今回のテーマは【建設業許可の種類】です。

建設業許可の種類は29種類もあり、特徴などもさまざまです。

29種類もあんの?(笑)

それぞれ目次から、知りたい工種へジャンプできますのでぜひご利用ください。

それではさっそく参りましょう、ラインナップはこちらです。

 

建設業許可の種類(29種)や特徴

建設業29業種には、2種類の「一式工事」と27種類の「専門工事」が定められており、事業内容によっては事業に該当する建設業許可を受けなければなりません。

それぞれの特徴をみていきましょー★

土木一式工事

土木一式工事業は、総合的な企画、指導、調整のもとに土木工作物を建設する工事を行う事業者のことで、新装工事だけでなく補修や改造・解体工事も含まれます。

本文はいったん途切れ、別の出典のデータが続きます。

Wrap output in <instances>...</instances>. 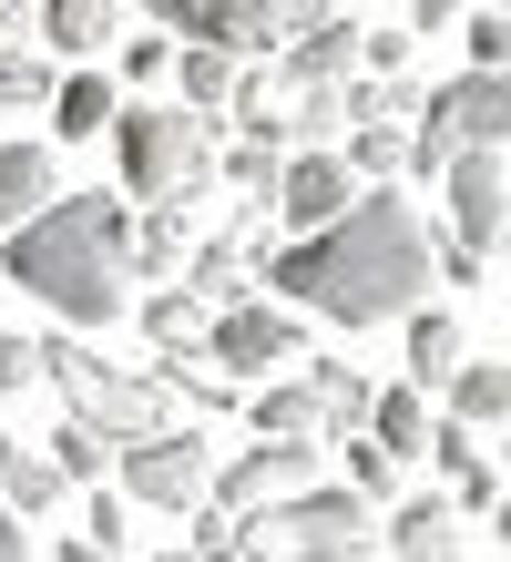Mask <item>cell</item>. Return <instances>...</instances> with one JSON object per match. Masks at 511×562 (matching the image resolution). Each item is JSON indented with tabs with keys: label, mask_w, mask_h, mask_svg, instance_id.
<instances>
[{
	"label": "cell",
	"mask_w": 511,
	"mask_h": 562,
	"mask_svg": "<svg viewBox=\"0 0 511 562\" xmlns=\"http://www.w3.org/2000/svg\"><path fill=\"white\" fill-rule=\"evenodd\" d=\"M256 429L266 440H327V409H318V379H277V389H256Z\"/></svg>",
	"instance_id": "obj_20"
},
{
	"label": "cell",
	"mask_w": 511,
	"mask_h": 562,
	"mask_svg": "<svg viewBox=\"0 0 511 562\" xmlns=\"http://www.w3.org/2000/svg\"><path fill=\"white\" fill-rule=\"evenodd\" d=\"M266 246H277V236H266V205H256V215H235L225 236H195V256H185V286L204 296V307H235V296H256V277H246V267H256Z\"/></svg>",
	"instance_id": "obj_10"
},
{
	"label": "cell",
	"mask_w": 511,
	"mask_h": 562,
	"mask_svg": "<svg viewBox=\"0 0 511 562\" xmlns=\"http://www.w3.org/2000/svg\"><path fill=\"white\" fill-rule=\"evenodd\" d=\"M501 256H511V225H501Z\"/></svg>",
	"instance_id": "obj_46"
},
{
	"label": "cell",
	"mask_w": 511,
	"mask_h": 562,
	"mask_svg": "<svg viewBox=\"0 0 511 562\" xmlns=\"http://www.w3.org/2000/svg\"><path fill=\"white\" fill-rule=\"evenodd\" d=\"M113 154H123V184L144 194H215V113H195V103H133L113 113Z\"/></svg>",
	"instance_id": "obj_3"
},
{
	"label": "cell",
	"mask_w": 511,
	"mask_h": 562,
	"mask_svg": "<svg viewBox=\"0 0 511 562\" xmlns=\"http://www.w3.org/2000/svg\"><path fill=\"white\" fill-rule=\"evenodd\" d=\"M215 175L246 194V205H266V194H277V175H287V144H266V134H246V144H225L215 154Z\"/></svg>",
	"instance_id": "obj_26"
},
{
	"label": "cell",
	"mask_w": 511,
	"mask_h": 562,
	"mask_svg": "<svg viewBox=\"0 0 511 562\" xmlns=\"http://www.w3.org/2000/svg\"><path fill=\"white\" fill-rule=\"evenodd\" d=\"M337 0H287V31H307V21H327Z\"/></svg>",
	"instance_id": "obj_41"
},
{
	"label": "cell",
	"mask_w": 511,
	"mask_h": 562,
	"mask_svg": "<svg viewBox=\"0 0 511 562\" xmlns=\"http://www.w3.org/2000/svg\"><path fill=\"white\" fill-rule=\"evenodd\" d=\"M348 123V82H287V144H337Z\"/></svg>",
	"instance_id": "obj_22"
},
{
	"label": "cell",
	"mask_w": 511,
	"mask_h": 562,
	"mask_svg": "<svg viewBox=\"0 0 511 562\" xmlns=\"http://www.w3.org/2000/svg\"><path fill=\"white\" fill-rule=\"evenodd\" d=\"M235 72H246V52H225V42H185V52H175V82H185L195 113H225Z\"/></svg>",
	"instance_id": "obj_23"
},
{
	"label": "cell",
	"mask_w": 511,
	"mask_h": 562,
	"mask_svg": "<svg viewBox=\"0 0 511 562\" xmlns=\"http://www.w3.org/2000/svg\"><path fill=\"white\" fill-rule=\"evenodd\" d=\"M501 460H511V419H501Z\"/></svg>",
	"instance_id": "obj_44"
},
{
	"label": "cell",
	"mask_w": 511,
	"mask_h": 562,
	"mask_svg": "<svg viewBox=\"0 0 511 562\" xmlns=\"http://www.w3.org/2000/svg\"><path fill=\"white\" fill-rule=\"evenodd\" d=\"M123 72H133V82H154V72H175V42H164V31H133V52H123Z\"/></svg>",
	"instance_id": "obj_36"
},
{
	"label": "cell",
	"mask_w": 511,
	"mask_h": 562,
	"mask_svg": "<svg viewBox=\"0 0 511 562\" xmlns=\"http://www.w3.org/2000/svg\"><path fill=\"white\" fill-rule=\"evenodd\" d=\"M113 82H102V72H73V82H52V134L62 144H92V134H113Z\"/></svg>",
	"instance_id": "obj_19"
},
{
	"label": "cell",
	"mask_w": 511,
	"mask_h": 562,
	"mask_svg": "<svg viewBox=\"0 0 511 562\" xmlns=\"http://www.w3.org/2000/svg\"><path fill=\"white\" fill-rule=\"evenodd\" d=\"M164 562H195V552H164Z\"/></svg>",
	"instance_id": "obj_45"
},
{
	"label": "cell",
	"mask_w": 511,
	"mask_h": 562,
	"mask_svg": "<svg viewBox=\"0 0 511 562\" xmlns=\"http://www.w3.org/2000/svg\"><path fill=\"white\" fill-rule=\"evenodd\" d=\"M470 61H481V72H511V11H481V21H470Z\"/></svg>",
	"instance_id": "obj_34"
},
{
	"label": "cell",
	"mask_w": 511,
	"mask_h": 562,
	"mask_svg": "<svg viewBox=\"0 0 511 562\" xmlns=\"http://www.w3.org/2000/svg\"><path fill=\"white\" fill-rule=\"evenodd\" d=\"M0 52H11V42H0Z\"/></svg>",
	"instance_id": "obj_48"
},
{
	"label": "cell",
	"mask_w": 511,
	"mask_h": 562,
	"mask_svg": "<svg viewBox=\"0 0 511 562\" xmlns=\"http://www.w3.org/2000/svg\"><path fill=\"white\" fill-rule=\"evenodd\" d=\"M307 471H318V440H256V450L215 460L204 502L215 512H266V502H287V491H307Z\"/></svg>",
	"instance_id": "obj_7"
},
{
	"label": "cell",
	"mask_w": 511,
	"mask_h": 562,
	"mask_svg": "<svg viewBox=\"0 0 511 562\" xmlns=\"http://www.w3.org/2000/svg\"><path fill=\"white\" fill-rule=\"evenodd\" d=\"M113 21H123V0H42L52 52H102V42H113Z\"/></svg>",
	"instance_id": "obj_25"
},
{
	"label": "cell",
	"mask_w": 511,
	"mask_h": 562,
	"mask_svg": "<svg viewBox=\"0 0 511 562\" xmlns=\"http://www.w3.org/2000/svg\"><path fill=\"white\" fill-rule=\"evenodd\" d=\"M409 42H420V31H358V72H399Z\"/></svg>",
	"instance_id": "obj_35"
},
{
	"label": "cell",
	"mask_w": 511,
	"mask_h": 562,
	"mask_svg": "<svg viewBox=\"0 0 511 562\" xmlns=\"http://www.w3.org/2000/svg\"><path fill=\"white\" fill-rule=\"evenodd\" d=\"M368 440H379V450H430V400H420V379H409V389H379V400H368Z\"/></svg>",
	"instance_id": "obj_24"
},
{
	"label": "cell",
	"mask_w": 511,
	"mask_h": 562,
	"mask_svg": "<svg viewBox=\"0 0 511 562\" xmlns=\"http://www.w3.org/2000/svg\"><path fill=\"white\" fill-rule=\"evenodd\" d=\"M204 358H215L225 379H266V369H297V358H307V327H297V307L235 296V307L204 317Z\"/></svg>",
	"instance_id": "obj_5"
},
{
	"label": "cell",
	"mask_w": 511,
	"mask_h": 562,
	"mask_svg": "<svg viewBox=\"0 0 511 562\" xmlns=\"http://www.w3.org/2000/svg\"><path fill=\"white\" fill-rule=\"evenodd\" d=\"M31 21H42V11H31V0H0V42H21Z\"/></svg>",
	"instance_id": "obj_38"
},
{
	"label": "cell",
	"mask_w": 511,
	"mask_h": 562,
	"mask_svg": "<svg viewBox=\"0 0 511 562\" xmlns=\"http://www.w3.org/2000/svg\"><path fill=\"white\" fill-rule=\"evenodd\" d=\"M52 562H123V552H102V542H62Z\"/></svg>",
	"instance_id": "obj_42"
},
{
	"label": "cell",
	"mask_w": 511,
	"mask_h": 562,
	"mask_svg": "<svg viewBox=\"0 0 511 562\" xmlns=\"http://www.w3.org/2000/svg\"><path fill=\"white\" fill-rule=\"evenodd\" d=\"M451 419H470V429L511 419V358H460L451 369Z\"/></svg>",
	"instance_id": "obj_15"
},
{
	"label": "cell",
	"mask_w": 511,
	"mask_h": 562,
	"mask_svg": "<svg viewBox=\"0 0 511 562\" xmlns=\"http://www.w3.org/2000/svg\"><path fill=\"white\" fill-rule=\"evenodd\" d=\"M379 542H389L399 562H460V502H451V491H430V502H399V512L379 521Z\"/></svg>",
	"instance_id": "obj_12"
},
{
	"label": "cell",
	"mask_w": 511,
	"mask_h": 562,
	"mask_svg": "<svg viewBox=\"0 0 511 562\" xmlns=\"http://www.w3.org/2000/svg\"><path fill=\"white\" fill-rule=\"evenodd\" d=\"M0 562H31V552H21V512H11V502H0Z\"/></svg>",
	"instance_id": "obj_39"
},
{
	"label": "cell",
	"mask_w": 511,
	"mask_h": 562,
	"mask_svg": "<svg viewBox=\"0 0 511 562\" xmlns=\"http://www.w3.org/2000/svg\"><path fill=\"white\" fill-rule=\"evenodd\" d=\"M195 562H246V512H204L195 521Z\"/></svg>",
	"instance_id": "obj_32"
},
{
	"label": "cell",
	"mask_w": 511,
	"mask_h": 562,
	"mask_svg": "<svg viewBox=\"0 0 511 562\" xmlns=\"http://www.w3.org/2000/svg\"><path fill=\"white\" fill-rule=\"evenodd\" d=\"M491 11H511V0H491Z\"/></svg>",
	"instance_id": "obj_47"
},
{
	"label": "cell",
	"mask_w": 511,
	"mask_h": 562,
	"mask_svg": "<svg viewBox=\"0 0 511 562\" xmlns=\"http://www.w3.org/2000/svg\"><path fill=\"white\" fill-rule=\"evenodd\" d=\"M348 471H358V491H368V502H389V491H399V450H379L368 429H348Z\"/></svg>",
	"instance_id": "obj_31"
},
{
	"label": "cell",
	"mask_w": 511,
	"mask_h": 562,
	"mask_svg": "<svg viewBox=\"0 0 511 562\" xmlns=\"http://www.w3.org/2000/svg\"><path fill=\"white\" fill-rule=\"evenodd\" d=\"M297 369L318 379V409H327V440H348V429H368V400H379V389H368V379L348 369V358H318V348H307Z\"/></svg>",
	"instance_id": "obj_17"
},
{
	"label": "cell",
	"mask_w": 511,
	"mask_h": 562,
	"mask_svg": "<svg viewBox=\"0 0 511 562\" xmlns=\"http://www.w3.org/2000/svg\"><path fill=\"white\" fill-rule=\"evenodd\" d=\"M185 256H195V205H185V194H154V215L133 225V267H144V277H175Z\"/></svg>",
	"instance_id": "obj_14"
},
{
	"label": "cell",
	"mask_w": 511,
	"mask_h": 562,
	"mask_svg": "<svg viewBox=\"0 0 511 562\" xmlns=\"http://www.w3.org/2000/svg\"><path fill=\"white\" fill-rule=\"evenodd\" d=\"M266 286L287 296V307H318L337 327H379V317H409L420 296L440 286L430 277V225L399 205V194H348L327 225H307L297 246H266L256 256Z\"/></svg>",
	"instance_id": "obj_1"
},
{
	"label": "cell",
	"mask_w": 511,
	"mask_h": 562,
	"mask_svg": "<svg viewBox=\"0 0 511 562\" xmlns=\"http://www.w3.org/2000/svg\"><path fill=\"white\" fill-rule=\"evenodd\" d=\"M123 532H133V512H123V502H92V542L123 552Z\"/></svg>",
	"instance_id": "obj_37"
},
{
	"label": "cell",
	"mask_w": 511,
	"mask_h": 562,
	"mask_svg": "<svg viewBox=\"0 0 511 562\" xmlns=\"http://www.w3.org/2000/svg\"><path fill=\"white\" fill-rule=\"evenodd\" d=\"M0 502H11L21 521H42L62 502V471H52V450H31V440H0Z\"/></svg>",
	"instance_id": "obj_18"
},
{
	"label": "cell",
	"mask_w": 511,
	"mask_h": 562,
	"mask_svg": "<svg viewBox=\"0 0 511 562\" xmlns=\"http://www.w3.org/2000/svg\"><path fill=\"white\" fill-rule=\"evenodd\" d=\"M113 471L133 502H154V512H195L204 502V481H215V440H195V429H154V440H123L113 450Z\"/></svg>",
	"instance_id": "obj_6"
},
{
	"label": "cell",
	"mask_w": 511,
	"mask_h": 562,
	"mask_svg": "<svg viewBox=\"0 0 511 562\" xmlns=\"http://www.w3.org/2000/svg\"><path fill=\"white\" fill-rule=\"evenodd\" d=\"M491 521H501V542H511V502H501V512H491Z\"/></svg>",
	"instance_id": "obj_43"
},
{
	"label": "cell",
	"mask_w": 511,
	"mask_h": 562,
	"mask_svg": "<svg viewBox=\"0 0 511 562\" xmlns=\"http://www.w3.org/2000/svg\"><path fill=\"white\" fill-rule=\"evenodd\" d=\"M11 286L21 296H42L52 317H73V327H113L133 307V215H123V194H52V205H31L11 225Z\"/></svg>",
	"instance_id": "obj_2"
},
{
	"label": "cell",
	"mask_w": 511,
	"mask_h": 562,
	"mask_svg": "<svg viewBox=\"0 0 511 562\" xmlns=\"http://www.w3.org/2000/svg\"><path fill=\"white\" fill-rule=\"evenodd\" d=\"M451 369H460V317H440L430 296H420V307H409V379L451 389Z\"/></svg>",
	"instance_id": "obj_21"
},
{
	"label": "cell",
	"mask_w": 511,
	"mask_h": 562,
	"mask_svg": "<svg viewBox=\"0 0 511 562\" xmlns=\"http://www.w3.org/2000/svg\"><path fill=\"white\" fill-rule=\"evenodd\" d=\"M21 103H52V61H31L11 42V52H0V113H21Z\"/></svg>",
	"instance_id": "obj_30"
},
{
	"label": "cell",
	"mask_w": 511,
	"mask_h": 562,
	"mask_svg": "<svg viewBox=\"0 0 511 562\" xmlns=\"http://www.w3.org/2000/svg\"><path fill=\"white\" fill-rule=\"evenodd\" d=\"M440 184H451V236L501 246V225H511V175H501V144H460L451 164H440Z\"/></svg>",
	"instance_id": "obj_9"
},
{
	"label": "cell",
	"mask_w": 511,
	"mask_h": 562,
	"mask_svg": "<svg viewBox=\"0 0 511 562\" xmlns=\"http://www.w3.org/2000/svg\"><path fill=\"white\" fill-rule=\"evenodd\" d=\"M451 11H460V0H409V21H420V31H440Z\"/></svg>",
	"instance_id": "obj_40"
},
{
	"label": "cell",
	"mask_w": 511,
	"mask_h": 562,
	"mask_svg": "<svg viewBox=\"0 0 511 562\" xmlns=\"http://www.w3.org/2000/svg\"><path fill=\"white\" fill-rule=\"evenodd\" d=\"M52 144H0V236L31 215V205H52Z\"/></svg>",
	"instance_id": "obj_16"
},
{
	"label": "cell",
	"mask_w": 511,
	"mask_h": 562,
	"mask_svg": "<svg viewBox=\"0 0 511 562\" xmlns=\"http://www.w3.org/2000/svg\"><path fill=\"white\" fill-rule=\"evenodd\" d=\"M348 194H358L348 154H318V144H307V154L287 164V175H277V194H266V205H277V215L297 225V236H307V225H327L337 205H348Z\"/></svg>",
	"instance_id": "obj_11"
},
{
	"label": "cell",
	"mask_w": 511,
	"mask_h": 562,
	"mask_svg": "<svg viewBox=\"0 0 511 562\" xmlns=\"http://www.w3.org/2000/svg\"><path fill=\"white\" fill-rule=\"evenodd\" d=\"M164 31L185 42H225V52H277L287 42V0H144Z\"/></svg>",
	"instance_id": "obj_8"
},
{
	"label": "cell",
	"mask_w": 511,
	"mask_h": 562,
	"mask_svg": "<svg viewBox=\"0 0 511 562\" xmlns=\"http://www.w3.org/2000/svg\"><path fill=\"white\" fill-rule=\"evenodd\" d=\"M277 542L287 562H358V552H379V502L348 481V491H287L277 502Z\"/></svg>",
	"instance_id": "obj_4"
},
{
	"label": "cell",
	"mask_w": 511,
	"mask_h": 562,
	"mask_svg": "<svg viewBox=\"0 0 511 562\" xmlns=\"http://www.w3.org/2000/svg\"><path fill=\"white\" fill-rule=\"evenodd\" d=\"M144 338H154V348H195V338H204V296H195V286L144 296Z\"/></svg>",
	"instance_id": "obj_29"
},
{
	"label": "cell",
	"mask_w": 511,
	"mask_h": 562,
	"mask_svg": "<svg viewBox=\"0 0 511 562\" xmlns=\"http://www.w3.org/2000/svg\"><path fill=\"white\" fill-rule=\"evenodd\" d=\"M113 450L123 440H113V429H92V419H62L52 429V471L62 481H102V471H113Z\"/></svg>",
	"instance_id": "obj_27"
},
{
	"label": "cell",
	"mask_w": 511,
	"mask_h": 562,
	"mask_svg": "<svg viewBox=\"0 0 511 562\" xmlns=\"http://www.w3.org/2000/svg\"><path fill=\"white\" fill-rule=\"evenodd\" d=\"M358 72V21H307V31H287V82H348Z\"/></svg>",
	"instance_id": "obj_13"
},
{
	"label": "cell",
	"mask_w": 511,
	"mask_h": 562,
	"mask_svg": "<svg viewBox=\"0 0 511 562\" xmlns=\"http://www.w3.org/2000/svg\"><path fill=\"white\" fill-rule=\"evenodd\" d=\"M337 154H348L358 184H389L399 164H409V134H399V123H348V144H337Z\"/></svg>",
	"instance_id": "obj_28"
},
{
	"label": "cell",
	"mask_w": 511,
	"mask_h": 562,
	"mask_svg": "<svg viewBox=\"0 0 511 562\" xmlns=\"http://www.w3.org/2000/svg\"><path fill=\"white\" fill-rule=\"evenodd\" d=\"M21 389H42V338H0V409H11Z\"/></svg>",
	"instance_id": "obj_33"
}]
</instances>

また土木一式工事業は、さまざまなインフラ整備(道路や橋梁、ダムなど)を行う業者であり、土木一式工事業の許可は大手ゼネコンやゼネコンの一次下請け会社などが有しています。

ただし土木一式工事の中でも、上下水道に関する施設の工事など特殊な工事の場合、管工事や水道施設工事の許可が必要ですので注意してください。

 

建築一式工事

建築一式工事業は「総合的な企画、指導、調整のもとに建築物を建設する工事」を行う事業者を指し、新築工事だけでなく増改築工事や改修工事も含まれます。

主に発注者から事業を行う元請業者に必要となる事業許可であり、土木一式工事と同じく大手ゼネコンや一次下請け会社が取得するケースが多いです。

ただし建築一式工事を有していても、工事対象によっては他の許可が必要になる場合があるため注意が必要です。

 

上記で紹介した「土木一式工事」および「建築一式工事」は、他の26の「専門工事」と異なり、総合的な企画、指導、調整のもとに土木工作物または建築物を建設する工事です。

つまり、複数の専門工事組み合わせ、建設工事を実施する場合の業種のこと。

したがって、【一式工事】は、これから説明する以下の専門工事とはまったく別の許可業種であり、【一式工事】の許可を受けた業者が、他の専門工事を単独で受注する場合は、その専門工事業の許可を取る必要があります。

一式工事と専門工事は別物だと考えておこう

つづいては専門工事です。

 

大工工事

大工工事は「木材の加工または取付けによる工作物の築造、または工作物に木製設備を取り付ける工事」を行う事業者のこと。

大工工事の内容は、

大工工事の内容

  1. 大工工事:構造体となる柱や壁など工作物を取付ける
  2. 造作工事:仕上げ材や建具、据付什器などを取り付ける
  3. 型枠工事:造作を生成するための木型などの

などが挙げられます。

 

左官工事

左官工事業とは工作物における壁土、モルタル、漆くい、プラスター、繊維等のコテ塗りや吹付け、または貼り付けを行う工事のこと。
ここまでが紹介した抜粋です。